- Born: 1925 Tabriz, Iran
- Died: December 27, 1981 (aged 55–56) Tehran, Iran
- Cause of death: Execution by firing squad
- Occupations: Physician, poet, member of Baháʼí Faith National Spiritual Assembly
- Known for: Execution for leadership in the Baháʼí Faith
- Spouse: Parveen Sheikh al-Islami

= Sirous Rowshani =

Baháʼí executed by the Iranian government

Sirous Rowshani (سیروس روشنی) (born in 1925 – executed in 1981) was an Iranian physician and anesthesiologist. He was persecuted many times for his Baháʼí Faith before the 1979 Iranian Revolution. Although he was under scrutiny, he continued to work in a hospital. After the revolution, Sirous was threatened twice by the government of the Islamic Republic of Iran, part of the ongoing state-sanctioned persecution of Baháʼís, and in the winter of 1981 he was executed by firing squad, under the pretext of having committed espionage.

== Early life ==
Sirous Rowshani was born to a Baháʼí Faith family in 1925 in Tabriz. As a teenager, he stopped attending school and entered the market trade due to financial difficulties and family hardship. However, at age 17, he completed 3 years of study in one year, and then completed two more years of study and entered medical school.

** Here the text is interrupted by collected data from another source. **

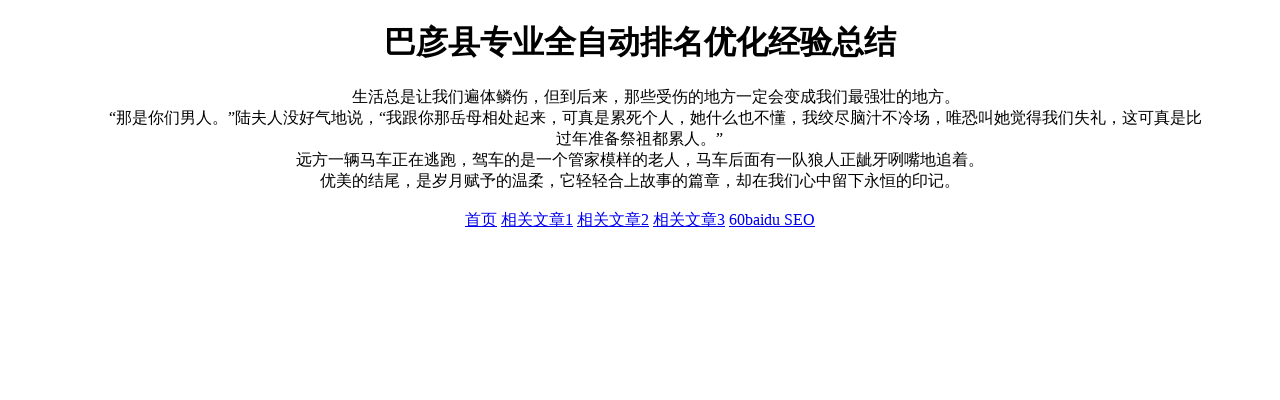

--- FILE ---
content_type: text/html; charset=UTF-8
request_url: http://www.dy16899.com/vod/428369.html
body_size: 950
content:
<!DOCTYPE html>
<html>
<head>
<meta charset="utf-8">
<meta name="description" content="dy16899 SEO，巴彦县专业全自动排名优化经验总结。">
<meta name="keywords" content="dy16899 SEO,专业全自动排名优化,全自动排名优化经验总结,巴彦县专业全自动排名优化经验总结">
<title>dy16899 SEO - 巴彦县专业全自动排名优化经验总结</title>
<meta name="viewport" content="width=device-width, initial-scale=1.0">
</head>
<body>
<style>
  body {
    max-width: 88%;
    margin: 0 auto;
  }
</style>
<div>
<center>
<h1>巴彦县专业全自动排名优化经验总结</h1>
<div>&emsp;&emsp;生活总是让我们遍体鳞伤，但到后来，那些受伤的地方一定会变成我们最强壮的地方。<br>　　“那是你们男人。”陆夫人没好气地说，“我跟你那岳母相处起来，可真是累死个人，她什么也不懂，我绞尽脑汁不冷场，唯恐叫她觉得我们失礼，这可真是比过年准备祭祖都累人。”<br>远方一辆马车正在逃跑，驾车的是一个管家模样的老人，马车后面有一队狼人正龇牙咧嘴地追着。<br>优美的结尾，是岁月赋予的温柔，它轻轻合上故事的篇章，却在我们心中留下永恒的印记。<br />
<br />
<a title='www.dy16899.com' href='//www.dy16899.com'>首页</a> <a href='/2b03f8/97384691.html'>相关文章1</a> <a href='/2b03f8/97384690.html'>相关文章2</a> <a href='/2b03f8/97384689.html'>相关文章3</a> <a title='友情链接' href='//www.60baidu.com'>60baidu SEO</a><br />
<br />
</div>
</center>
</div>
</body>
</html>
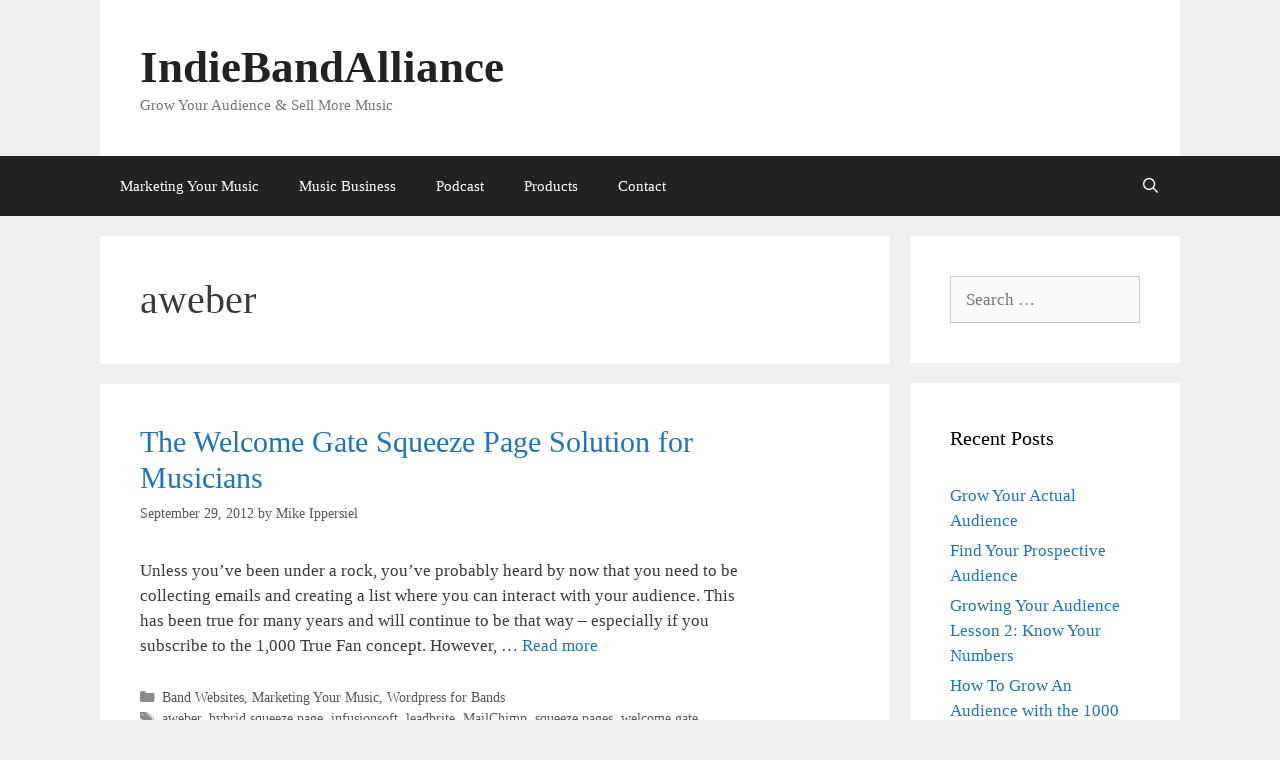

--- FILE ---
content_type: application/javascript
request_url: https://prism.app-us1.com/?a=89034014&u=https%3A%2F%2Findiebandalliance.com%2Ftag%2Faweber
body_size: 122
content:
window.visitorGlobalObject=window.visitorGlobalObject||window.prismGlobalObject;window.visitorGlobalObject.setVisitorId('edc897ab-304c-4da7-8182-fce7d8e24818', '89034014');window.visitorGlobalObject.setWhitelistedServices('tracking', '89034014');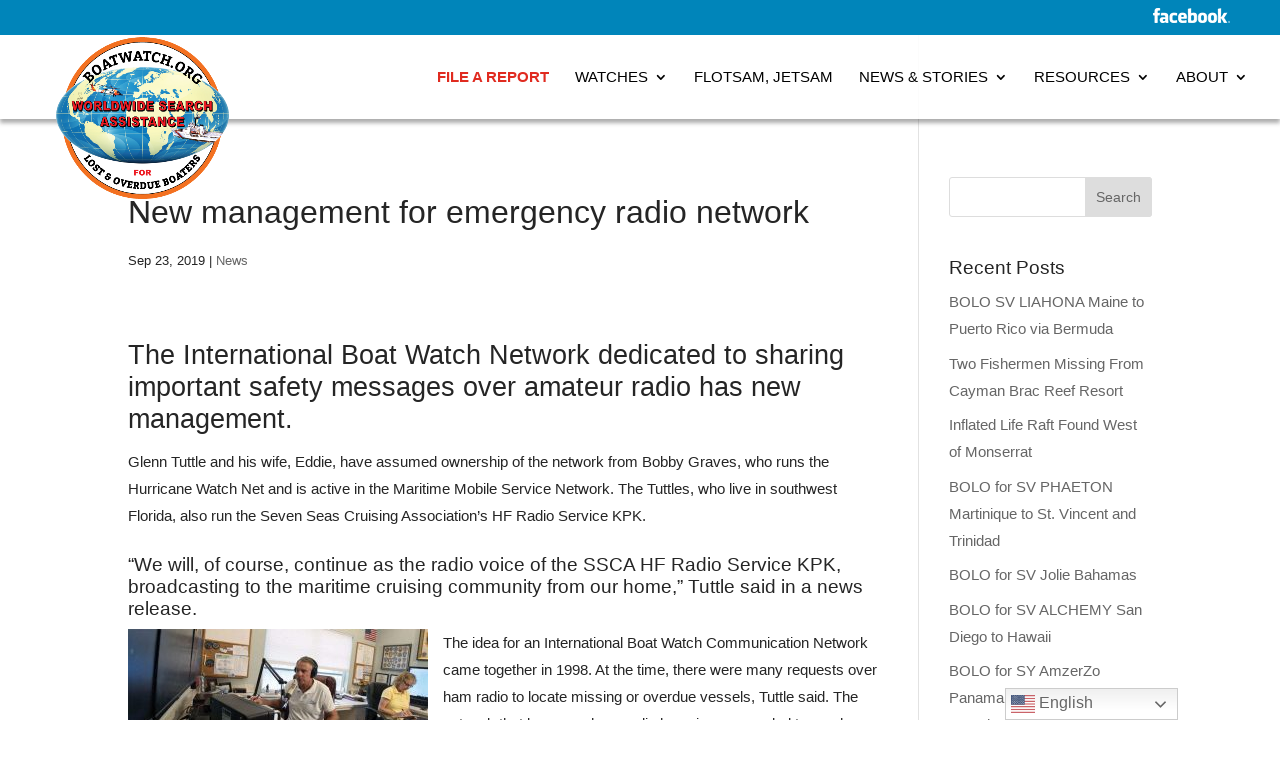

--- FILE ---
content_type: text/css
request_url: https://boatwatch.org/wp-content/themes/boatwatch/style.css
body_size: 236
content:
/*
Theme Name: Boat Watch Net
Description: Boat Watch Net
Author: CeJay Associates, LLC
Author URI: http://cejayassoc.com
Template: Divi
Version: 1.0
*/
#et-info li.et-social-facebook a
	{width: 77px !important;}
#et-info li.et-social-facebook a.icon:before {
    content: url("http://boatwatch.org/wp-content/uploads/2019/09/facebook-logo.png") !important;
     width: 77px !important;
} 
/*#footer-bottom li.et-social-houzz a.icon:before {
    content: url("http://sandstarremodeling.com/wp-content/uploads/2017/02/Houzz_Icon-e1487361050155");
     width: 40px !important;
} */
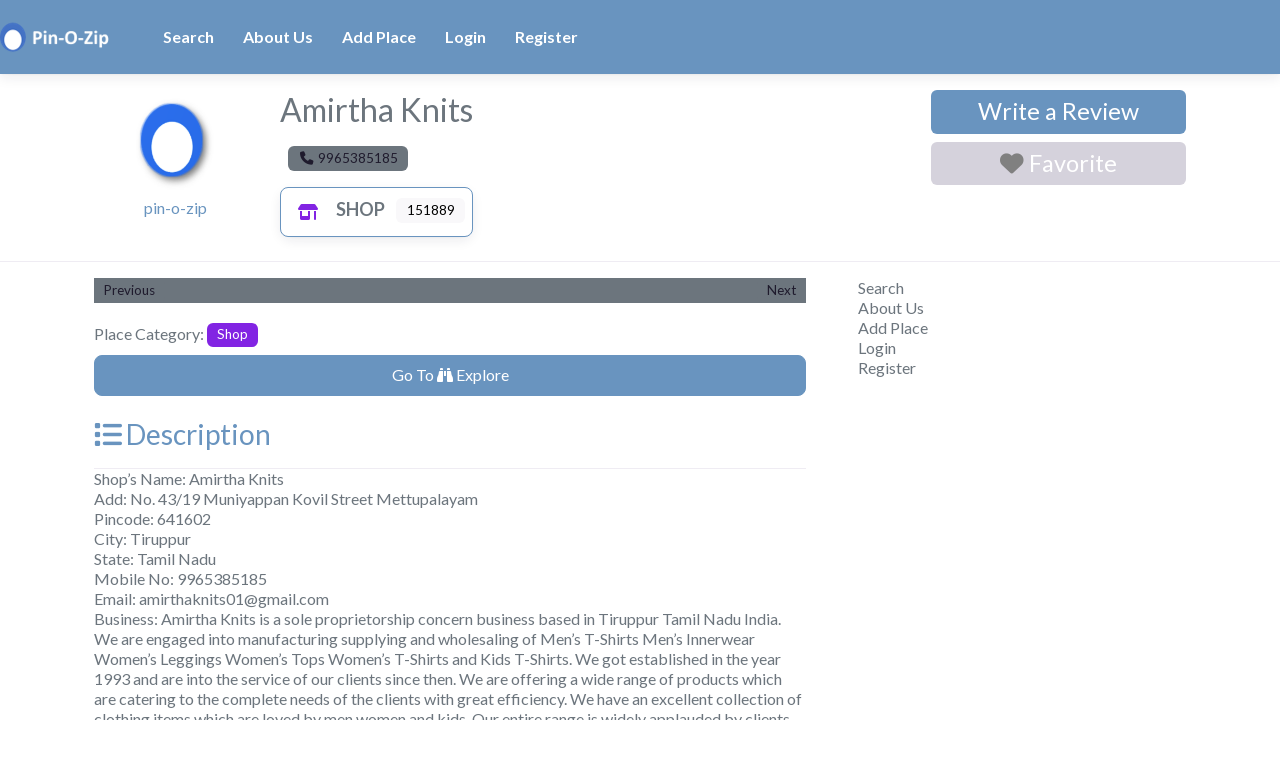

--- FILE ---
content_type: text/html; charset=utf-8
request_url: https://www.google.com/recaptcha/api2/aframe
body_size: 267
content:
<!DOCTYPE HTML><html><head><meta http-equiv="content-type" content="text/html; charset=UTF-8"></head><body><script nonce="fBTR7FEf53W1lOkql3e0tA">/** Anti-fraud and anti-abuse applications only. See google.com/recaptcha */ try{var clients={'sodar':'https://pagead2.googlesyndication.com/pagead/sodar?'};window.addEventListener("message",function(a){try{if(a.source===window.parent){var b=JSON.parse(a.data);var c=clients[b['id']];if(c){var d=document.createElement('img');d.src=c+b['params']+'&rc='+(localStorage.getItem("rc::a")?sessionStorage.getItem("rc::b"):"");window.document.body.appendChild(d);sessionStorage.setItem("rc::e",parseInt(sessionStorage.getItem("rc::e")||0)+1);localStorage.setItem("rc::h",'1762873167280');}}}catch(b){}});window.parent.postMessage("_grecaptcha_ready", "*");}catch(b){}</script></body></html>

--- FILE ---
content_type: application/javascript; charset=utf-8
request_url: https://fundingchoicesmessages.google.com/f/AGSKWxXBX1o5Da0qfdGAqEzMHM0Q_SJHdbVjkpnhyZ6udl8HFbgKQpOeprT2ghlvWOAyo-eEvzeOv2ftbCIPjCRX70GAigO6kQdZpUY7it9UNMQacZQ0Sak3-ISQO06j84I9jwHWXsLwWJoOXXKJmHxtFbujvDPBr5IfHAOwhUBG0seDtLXM45rGXQpyw0-x/_/adv/banner_/gads.js/adspace._displaytopads.&adpageurl=
body_size: -1286
content:
window['f36c365d-25da-44ef-b0df-5e542b190c32'] = true;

After graduating in medicine, Sirous specialized in general anesthesia, and was employed at the Ministry of Health and Medical Education. In 1957, Sirous married Parveen Sheikh al-Islami and they had three children. Sirous was repeatedly threatened and harassed by those who disagreed with his religion. In 1974, he was transferred to Tehran by the Ministry of Health and was expelled many times from his job as an anesthesiologist. He was repeatedly re-employed because of his skills.

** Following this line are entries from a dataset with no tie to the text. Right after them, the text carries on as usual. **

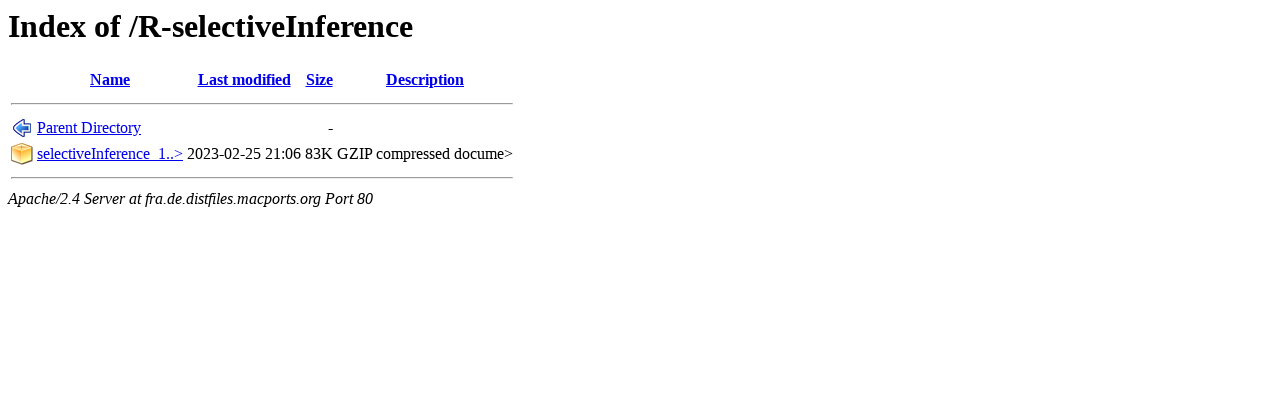

--- FILE ---
content_type: text/html;charset=ISO-8859-1
request_url: http://fra.de.distfiles.macports.org/R-selectiveInference/?C=M;O=A
body_size: 1039
content:
<!DOCTYPE HTML PUBLIC "-//W3C//DTD HTML 3.2 Final//EN">
<html>
 <head>
  <title>Index of /R-selectiveInference</title>
 </head>
 <body>
<h1>Index of /R-selectiveInference</h1>
  <table>
   <tr><th valign="top"><img src="/icons/blank.png" alt="[ICO]"></th><th><a href="?C=N;O=A">Name</a></th><th><a href="?C=M;O=D">Last modified</a></th><th><a href="?C=S;O=A">Size</a></th><th><a href="?C=D;O=A">Description</a></th></tr>
   <tr><th colspan="5"><hr></th></tr>
<tr><td valign="top"><img src="/icons/back.png" alt="[PARENTDIR]"></td><td><a href="/">Parent Directory</a>       </td><td>&nbsp;</td><td align="right">  - </td><td>&nbsp;</td></tr>
<tr><td valign="top"><img src="/icons/compressed.png" alt="[   ]"></td><td><a href="selectiveInference_1.2.5.tar.gz">selectiveInference_1..&gt;</a></td><td align="right">2023-02-25 21:06  </td><td align="right"> 83K</td><td>GZIP compressed docume></td></tr>
   <tr><th colspan="5"><hr></th></tr>
</table>
<address>Apache/2.4 Server at fra.de.distfiles.macports.org Port 80</address>
</body></html>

== After the revolution ==
Following the revolution, pressure continued to intensify on Sirous, often at the hands of the Islamic Revolutionary Guard Corps (IRGC), who bothered and threatened him. At his workplace, he was under surveillance and pursued by the militias. He and his family survived multiple assassination attempts, scenes and false accidents planned and executed by the IRGC.

=== Arrest ===
Sirous Rowshani, who had survived several assassination attempts by the fall of 1981, was detained on December 13, 1981, at the second session of the Baha'i Faith along with Kamran Samimi, Jinous Mahmoudi, Mahmoud Majnoob, Jalal Azizi, Mehdi Amin Amin, Ezzat Forouhi and Ghodrat Rouhani.

=== Execution ===
Sirous was executed by firing squad less two weeks after his arrest, on December 27, 1981, along with seven members of the second Baha'i congregation.

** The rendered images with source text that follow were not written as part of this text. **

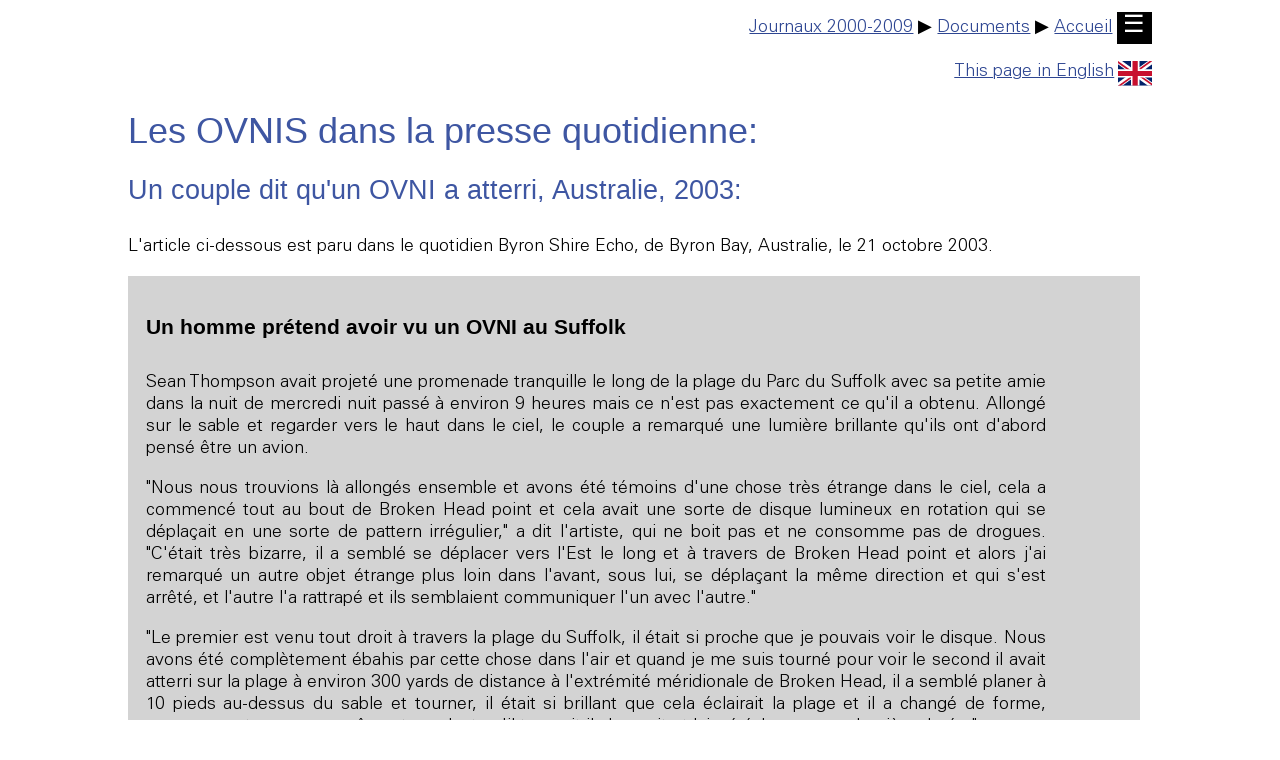

--- FILE ---
content_type: text/html
request_url: https://ufologie.patrickgross.org/press/byronshireecho21oct2003f.htm
body_size: 2056
content:
<!doctype html>
<html lang="fr">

The head of the judicial system of Iran announced the execution of Sirous Rowshani and his friends for espionage. This led to their execution.

== Writing and music ==
In addition to his medical expertise, Sirous was well versed in artistic fields such as literature, poetry, and music. He was familiar with Persian traditional string music instruments such as setar and santur. While he played he read lyrics and sang songs.

In addition to a poetry book which Sirous had written, he produced several volumes of books such as Barge Sabz (Green Leaf), Hayate Baha'I (Life of Baha'is), Gorg Dar Lebas (Wolf in a dress) and Ayame Dar Beh Dari (Nomadic Days).